## TASK REQUIREMENTS
Copy the rows word for word, starting with the first row and ending with the row that contains "balde de metal", including that row. Leave out the pictures.
──────
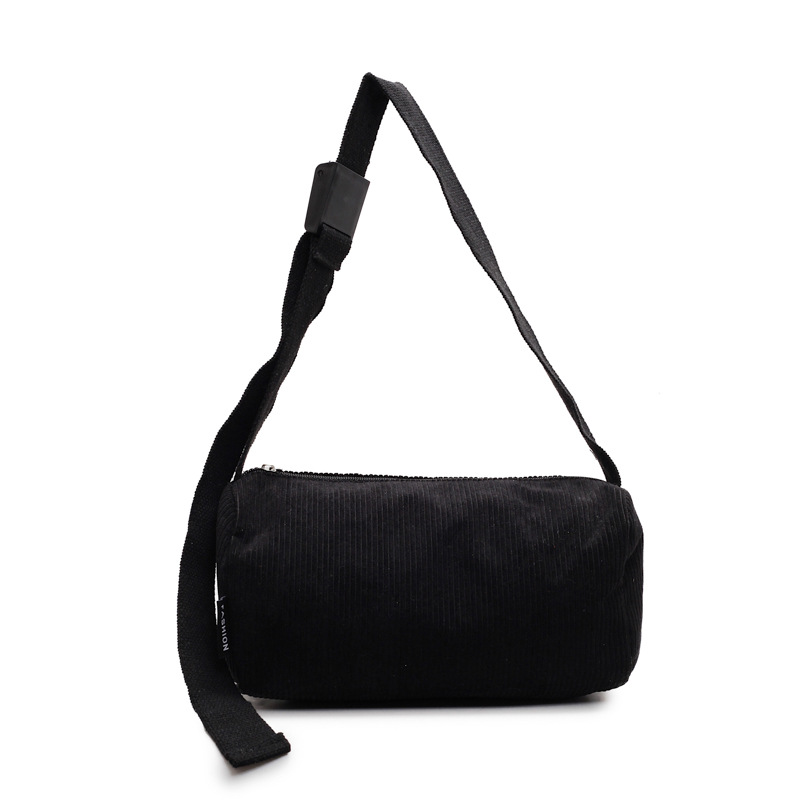 Corduroy bags are versatile for women in winter. The new 2024 fashionable single-shoulder crossbody bag is popular this year, and the women's pillow bag is in fashion Item Picture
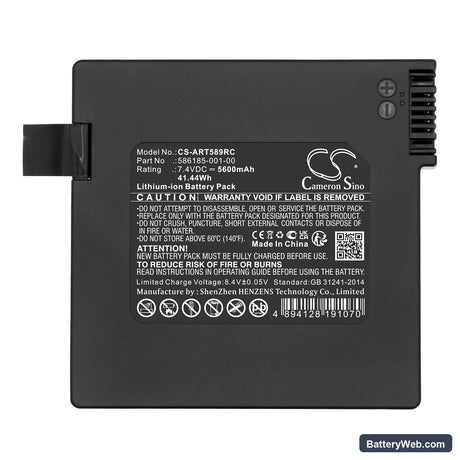 ARRIS NVG589 Replacement Battery, 7.4V, 5600mAh, Li-ion 5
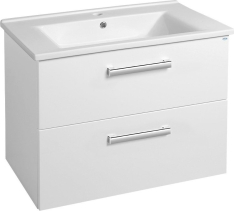Aqualine VEGA umyvadlová skříňka 72x57, 6x43, 6cm, 2x zásuvka, bílá VG073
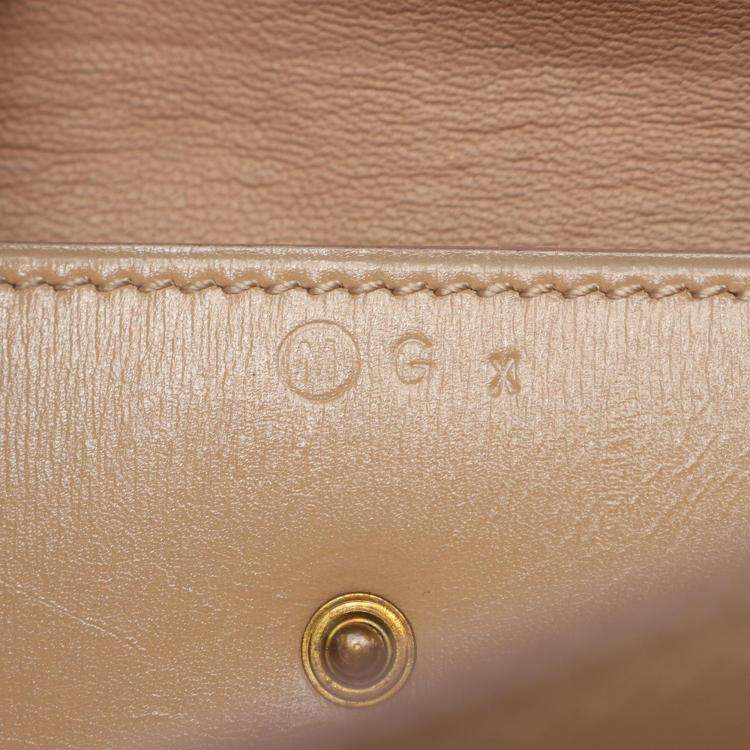 Pre Owned Hermes Beige Box Calf Leather Piano Handbag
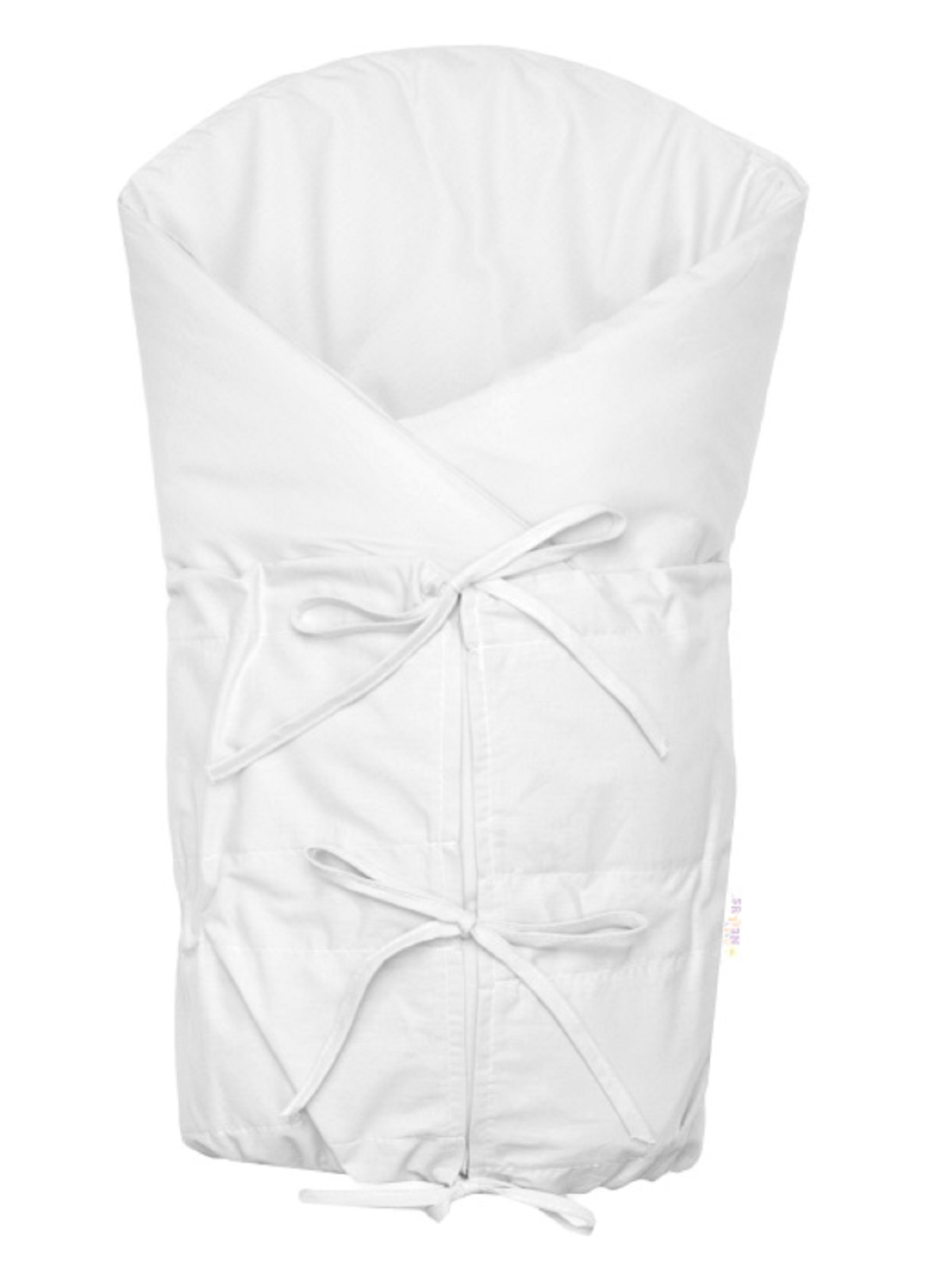 Baby Nellys Klasická retro zavinovačka NATURE šněrovací s výplní - světle šedá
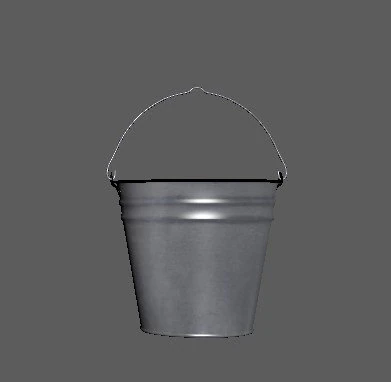balde de metal lowpoly Modelo 3D .c4d .max .obj .3ds .fbx .stl .blend 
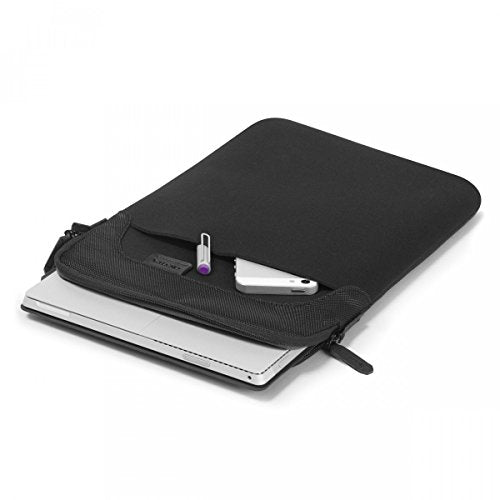 DICOTA Ultra Skin PRO Laptop Sleeve 14.1" Black. The slipcase has an ultra slim and lightweight design. Soft faux fur lining protects against scratches. Flexible front pocket for accessories. Lifetime Warranty. Sleeve suitable for laptop sizes: 14" and 14.1". - DICOTA has over 20 years experience in providing professionals with high quality, stylish and durable solutions to protect their personal devices.  Aside from a comprehensive range of notebook cases DICOTA also offer privacy filters, lock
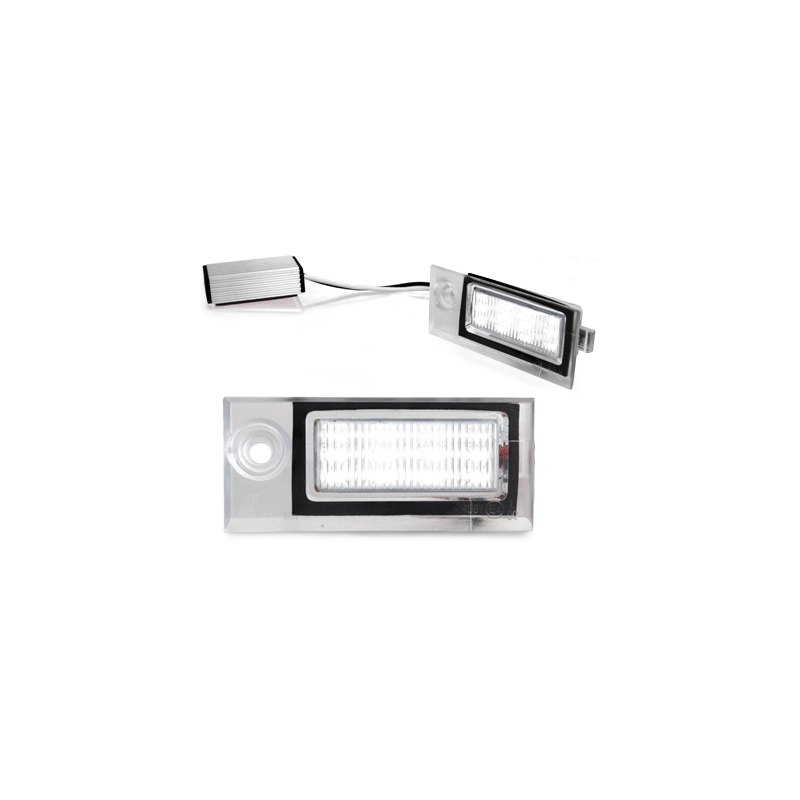 Bloc Led pour plaque d'immatriculation (x2) Audi A6 4B Berline 97 - 04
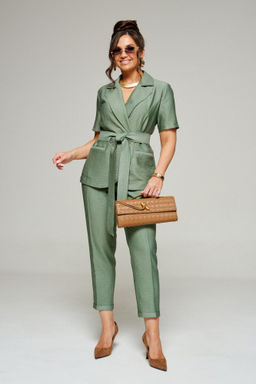 Костюм 6331 хаки, Брюки, Жакет - Beautiful and free фото 5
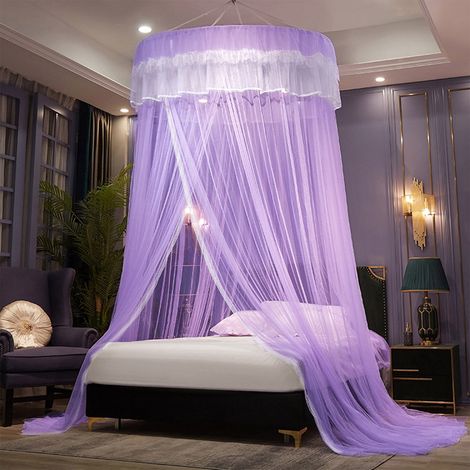 Dôme De Lit - Filet Anti-Moustiques En Polyester - Décoration De Chambre Pour Enfants Et Adultes - Dimensions 1,0 X 1,2 X 2,7 M - 1 Pièce (1/5)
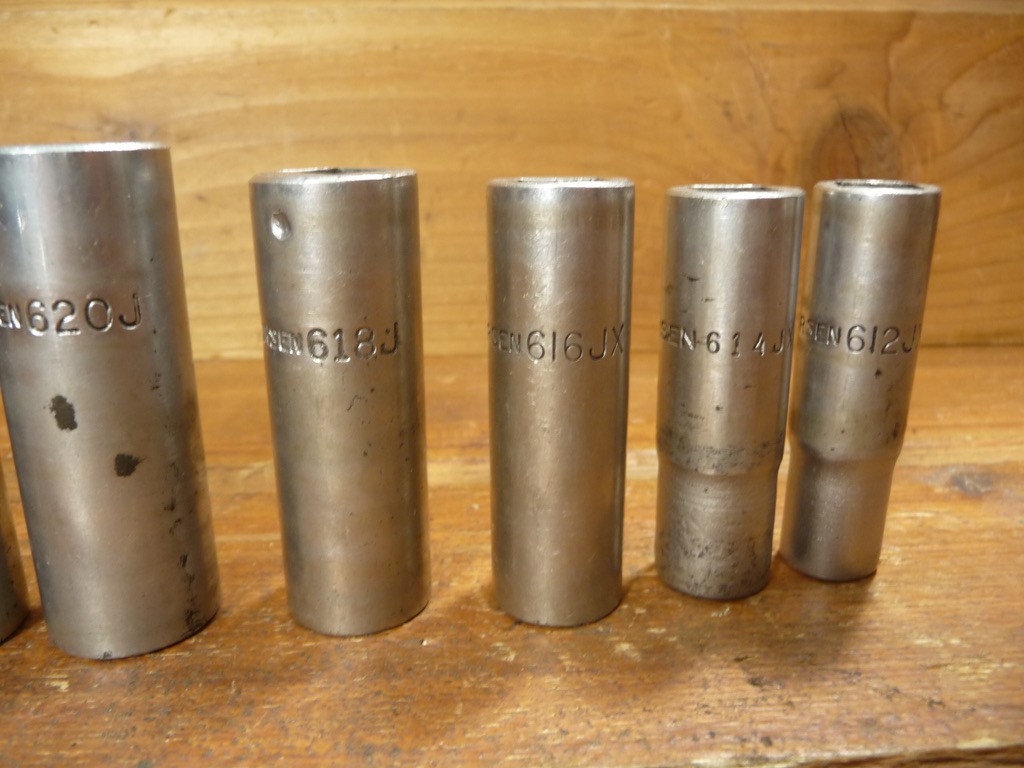 Vintage Thorsen 3/8″ Dr Deep Socket Lot Set 8pc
──────
## REPLY
 Corduroy bags are versatile for women in winter. The new 2024 fashionable single-shoulder crossbody bag is popular this year, and the women's pillow bag is in fashion Item Picture
 ARRIS NVG589 Replacement Battery, 7.4V, 5600mAh, Li-ion 5
Aqualine VEGA umyvadlová skříňka 72x57, 6x43, 6cm, 2x zásuvka, bílá VG073
 Pre Owned Hermes Beige Box Calf Leather Piano Handbag
 Baby Nellys Klasická retro zavinovačka NATURE šněrovací s výplní - světle šedá
balde de metal lowpoly Modelo 3D .c4d .max .obj .3ds .fbx .stl .blend 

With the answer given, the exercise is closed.